YOUR TASKS:
(a) According to the 1139 Atami entry, on what date was the asteroid discovered?
(b) Retype the 1139 Atami entry between "- Alternative designations: 1929" and "yr (993 days)", inclusive.
(c) List every section heading in the infobox of the 1139 Atami entry.

[Opening PAGE EXTRACT section]

1139 Atami

Discovery
- Discovered by: O. Oikawa K. Kubokawa
- Discovery site: Tokyo Astronomical Obs. (389)
- Discovery date: 1 December 1929

Designations
- Pronunciation: Japanese: [atami]
- Named after: Atami (Japanese city)
- Alternative designations: 1929 XE
- Minor planet category: Mars-crosser

Orbital characteristics
- Epoch 4 September 2017 (JD 2458000.5)
- Uncertainty parameter 0
- Observation arc: 87.50 yr (31,960 days)
- Aphelion: 2.4451 AU
- Perihelion: 1.4505 AU
- Semi-major axis: 1.9478 AU
- Eccentricity: 0.2553
- Orbital period (sidereal): 2.72 yr (993 days)
- Mean anomaly: 110.80°
- Mean motion: 0° 21^{m} 45.36^{s} / day
- Inclination: 13.087°
- Longitude of ascending node: 213.35°
- Argument of perihelion: 206.62°
- Known satellites: 1
- Earth MOID: 0.4722 AU · 184 LD
- Mars MOID: 0.0298 AU

Physical characteristics
- Dimensions: 8.24±0.82 km 9.35 km (calculated)
- Synodic rotation period: 15 h 20 h 24 h 27.43±0.05 27.446±0.001 h 27.45±0.01 h 27.45±0.05 h 27.472±0.002 h 27.56±0.01 h
- Geometric albedo: 0.20 (assumed) 0.258±0.052
- Spectral type: S (Tholen) · S (SMASS) S B–V = 0.920 U–B = 0.497
- Absolute magnitude (H): 12.51 · 12.59±0.37 · 12.86±0.02

= 1139 Atami =

Mars-crossing asteroid

1139 Atami, provisional designation , is a stony asteroid and sizable Mars-crosser, as well as a synchronous binary system near the innermost region of the asteroid belt, approximately 9 kilometers in diameter. It was discovered on 1 December 1929, by Japanese astronomers Okuro Oikawa and Kazuo Kubokawa at the Tokyo Astronomical Observatory (389) near Tokyo. It was named after the Japanese city of Atami. It has the lowest Minimum orbit intersection distance (MOID) to Mars of any asteroid as large as it, its orbit intersecting only 0.03 astronomical units from the planet.

[Closing PAGE EXTRACT section]
[Opening DATASET CONTENT section]

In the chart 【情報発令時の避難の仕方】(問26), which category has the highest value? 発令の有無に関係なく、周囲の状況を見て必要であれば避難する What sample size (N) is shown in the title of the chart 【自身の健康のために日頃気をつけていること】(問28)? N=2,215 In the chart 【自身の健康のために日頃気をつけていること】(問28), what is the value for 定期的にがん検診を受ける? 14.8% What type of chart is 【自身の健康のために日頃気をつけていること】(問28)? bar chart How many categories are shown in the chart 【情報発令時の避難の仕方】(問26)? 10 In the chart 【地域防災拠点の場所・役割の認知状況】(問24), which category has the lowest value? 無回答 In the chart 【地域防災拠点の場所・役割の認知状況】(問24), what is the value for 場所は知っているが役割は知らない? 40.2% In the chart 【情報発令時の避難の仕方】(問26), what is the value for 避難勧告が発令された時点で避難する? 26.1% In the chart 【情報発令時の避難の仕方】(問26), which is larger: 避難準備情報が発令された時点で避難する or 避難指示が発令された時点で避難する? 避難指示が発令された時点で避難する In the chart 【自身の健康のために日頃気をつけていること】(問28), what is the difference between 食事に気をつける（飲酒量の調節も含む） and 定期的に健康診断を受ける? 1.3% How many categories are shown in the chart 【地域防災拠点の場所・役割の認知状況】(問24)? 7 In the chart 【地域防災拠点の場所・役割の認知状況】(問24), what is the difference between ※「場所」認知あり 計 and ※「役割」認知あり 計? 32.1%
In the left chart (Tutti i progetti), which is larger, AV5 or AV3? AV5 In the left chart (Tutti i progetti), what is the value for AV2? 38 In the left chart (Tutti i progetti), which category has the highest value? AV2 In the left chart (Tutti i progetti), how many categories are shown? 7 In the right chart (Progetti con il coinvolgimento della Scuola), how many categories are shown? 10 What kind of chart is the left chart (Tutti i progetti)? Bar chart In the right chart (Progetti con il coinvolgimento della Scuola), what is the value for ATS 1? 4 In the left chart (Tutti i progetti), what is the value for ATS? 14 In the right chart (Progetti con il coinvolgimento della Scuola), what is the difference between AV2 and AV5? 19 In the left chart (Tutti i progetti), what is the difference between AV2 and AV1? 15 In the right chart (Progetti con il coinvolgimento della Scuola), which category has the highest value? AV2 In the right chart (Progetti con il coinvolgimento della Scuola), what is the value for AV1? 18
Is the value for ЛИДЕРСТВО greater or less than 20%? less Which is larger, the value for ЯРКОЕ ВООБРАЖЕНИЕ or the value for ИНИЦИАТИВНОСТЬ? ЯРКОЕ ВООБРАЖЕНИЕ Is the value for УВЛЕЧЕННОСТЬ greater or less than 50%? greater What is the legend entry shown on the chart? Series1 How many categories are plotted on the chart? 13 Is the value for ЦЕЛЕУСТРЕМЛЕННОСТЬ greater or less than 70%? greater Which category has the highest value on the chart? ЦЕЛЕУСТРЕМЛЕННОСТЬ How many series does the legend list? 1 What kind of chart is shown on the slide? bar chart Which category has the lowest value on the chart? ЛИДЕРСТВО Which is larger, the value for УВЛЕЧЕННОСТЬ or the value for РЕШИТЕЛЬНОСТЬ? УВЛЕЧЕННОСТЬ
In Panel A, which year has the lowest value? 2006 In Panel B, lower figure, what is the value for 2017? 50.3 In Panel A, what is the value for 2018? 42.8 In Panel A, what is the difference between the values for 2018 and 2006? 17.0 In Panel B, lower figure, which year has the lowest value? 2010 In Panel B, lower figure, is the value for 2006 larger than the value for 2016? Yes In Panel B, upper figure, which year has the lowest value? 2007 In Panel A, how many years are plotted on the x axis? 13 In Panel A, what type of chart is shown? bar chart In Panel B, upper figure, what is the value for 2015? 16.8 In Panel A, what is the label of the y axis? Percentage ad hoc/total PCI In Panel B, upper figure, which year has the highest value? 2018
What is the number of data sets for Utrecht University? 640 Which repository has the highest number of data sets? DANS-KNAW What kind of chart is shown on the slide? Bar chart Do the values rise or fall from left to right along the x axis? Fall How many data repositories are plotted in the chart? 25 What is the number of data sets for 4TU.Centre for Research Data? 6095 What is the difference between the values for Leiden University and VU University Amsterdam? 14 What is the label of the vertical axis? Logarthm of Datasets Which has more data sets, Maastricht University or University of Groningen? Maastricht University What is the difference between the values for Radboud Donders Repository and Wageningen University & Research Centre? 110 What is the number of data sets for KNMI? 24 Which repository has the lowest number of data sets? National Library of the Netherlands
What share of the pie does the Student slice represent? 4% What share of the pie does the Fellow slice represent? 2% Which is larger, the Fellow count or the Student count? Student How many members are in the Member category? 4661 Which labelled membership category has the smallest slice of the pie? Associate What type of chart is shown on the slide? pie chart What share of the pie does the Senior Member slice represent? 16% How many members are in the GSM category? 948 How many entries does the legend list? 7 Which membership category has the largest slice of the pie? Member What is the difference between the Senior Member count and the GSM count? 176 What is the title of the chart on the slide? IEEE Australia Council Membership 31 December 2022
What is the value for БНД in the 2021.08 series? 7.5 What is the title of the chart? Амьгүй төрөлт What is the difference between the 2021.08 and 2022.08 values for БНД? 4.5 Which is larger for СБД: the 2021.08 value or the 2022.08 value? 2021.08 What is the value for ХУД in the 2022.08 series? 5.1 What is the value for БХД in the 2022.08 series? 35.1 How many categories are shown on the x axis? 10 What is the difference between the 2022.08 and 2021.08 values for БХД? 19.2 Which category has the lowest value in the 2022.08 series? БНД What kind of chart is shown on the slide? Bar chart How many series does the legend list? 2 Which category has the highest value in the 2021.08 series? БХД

[Closing DATASET CONTENT section]

RESULTS:
(a) 1 December 1929

(b)
- Alternative designations: 1929 XE
- Minor planet category: Mars-crosser

Orbital characteristics
- Epoch 4 September 2017 (JD 2458000.5)
- Uncertainty parameter 0
- Observation arc: 87.50 yr (31,960 days)
- Aphelion: 2.4451 AU
- Perihelion: 1.4505 AU
- Semi-major axis: 1.9478 AU
- Eccentricity: 0.2553
- Orbital period (sidereal): 2.72 yr (993 days)

(c) Discovery, Designations, Orbital characteristics, Physical characteristics